**What the task requires:**
Return all text lines of the entries below without any changes, omitting the pictures.

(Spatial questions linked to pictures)
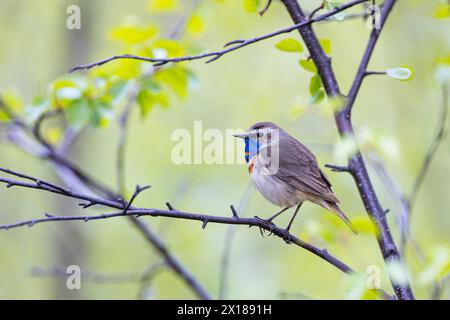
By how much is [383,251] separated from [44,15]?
351 inches

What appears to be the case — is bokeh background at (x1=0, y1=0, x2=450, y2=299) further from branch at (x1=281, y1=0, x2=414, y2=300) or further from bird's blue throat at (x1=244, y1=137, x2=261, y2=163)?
branch at (x1=281, y1=0, x2=414, y2=300)

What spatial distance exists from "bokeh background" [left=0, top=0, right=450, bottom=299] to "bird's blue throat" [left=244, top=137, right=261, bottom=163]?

**Final result:**
By how much is [383,251] separated from [44,15]?
351 inches

What appears to be the case — is bokeh background at (x1=0, y1=0, x2=450, y2=299) further from branch at (x1=281, y1=0, x2=414, y2=300) or further from bird's blue throat at (x1=244, y1=137, x2=261, y2=163)?
branch at (x1=281, y1=0, x2=414, y2=300)

What spatial distance exists from "bokeh background" [left=0, top=0, right=450, bottom=299] to "bird's blue throat" [left=244, top=137, right=261, bottom=163]?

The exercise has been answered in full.